## WHAT YOU WILL DO
Continue the article on Asian carp in Indiana's rivers and the Great Lakes, starting after its last sentence.

While governmental agencies have put up barriers and are considering other measures to keep invasive Asian carp out of the Great Lakes to protect their fishing industries, Indiana Attorney Gen. Greg Zoeller is suggesting that federal officials need to be mindful also of what's happening in Indiana's rivers and streams.
Those bodies of water, especially the Lower Wabash River south of Lafayette, also have been invaded by Asian carp.
The carp are a threat to the Great Lakes' multibillion-dollar commercial fishing industry and could cause the loss of 800,000 jobs, officials trying to protect the lakes say.
There are two species of Asian carp in this part of the country; silver carp, which can reach 100 pounds and fly out of the water when they are startled such as by boat motors, and bighead carp, which can weigh up to 30 pounds by the time they are age 3.
Asian carp have no natural enemies, no predators waiting to do them in.
Asian carp were brought to the U.S. about 40 years ago to clean the algae and wastes in commercial catfish ponds in the South. Some owners of municipal sewage treatment plants also bought them in the 1970s with the approval of the U.S. Environmental Protection Agency to be ecofriendly cleaners of sewage treatment ponds, where there were algae and floating solids to eat.

## THE DATA
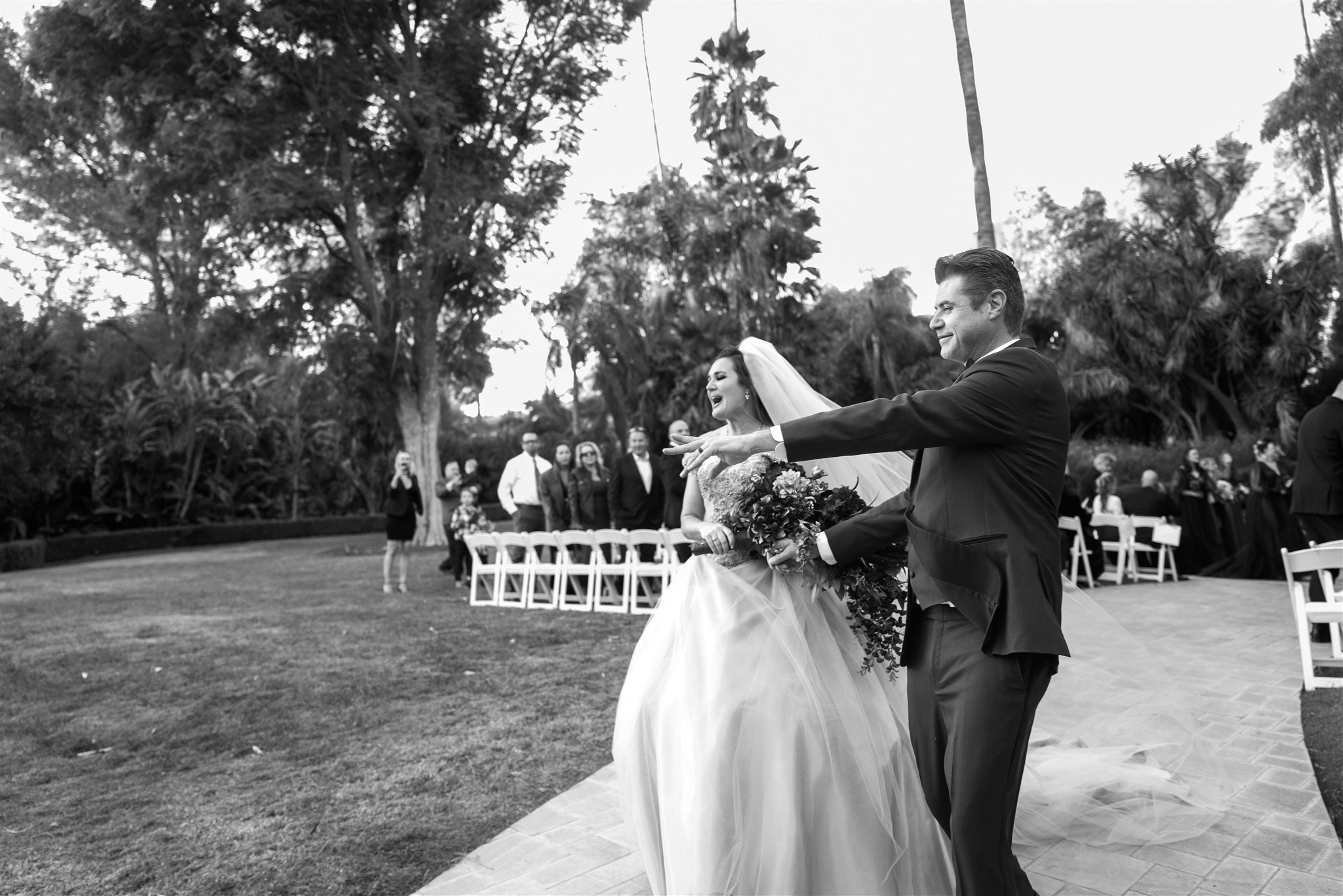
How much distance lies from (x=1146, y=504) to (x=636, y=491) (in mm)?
7370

## WRITTEN ANSWER
Zoeller said the decades-later upshot has been disaster - as he said it has been with just about every other species brought in to the U.S. to control or eliminate a plant or animal problem.
When floods washed over the catfish ponds, Asian carp were freed from their boundaries and made the most of it. They swam up the Mississippi and other rivers, grabbed the food other fish needed, and kept on going.
They not only are an environmental problem but also a safety hazard, Zoeller said, citing YouTube videos of flying carp attacks on people in boats.
Biologists had warned for years that Asian carp would become an ecological problem before anyone officially paid attention, and many critics of the effort so far say the carp were already out of control by then.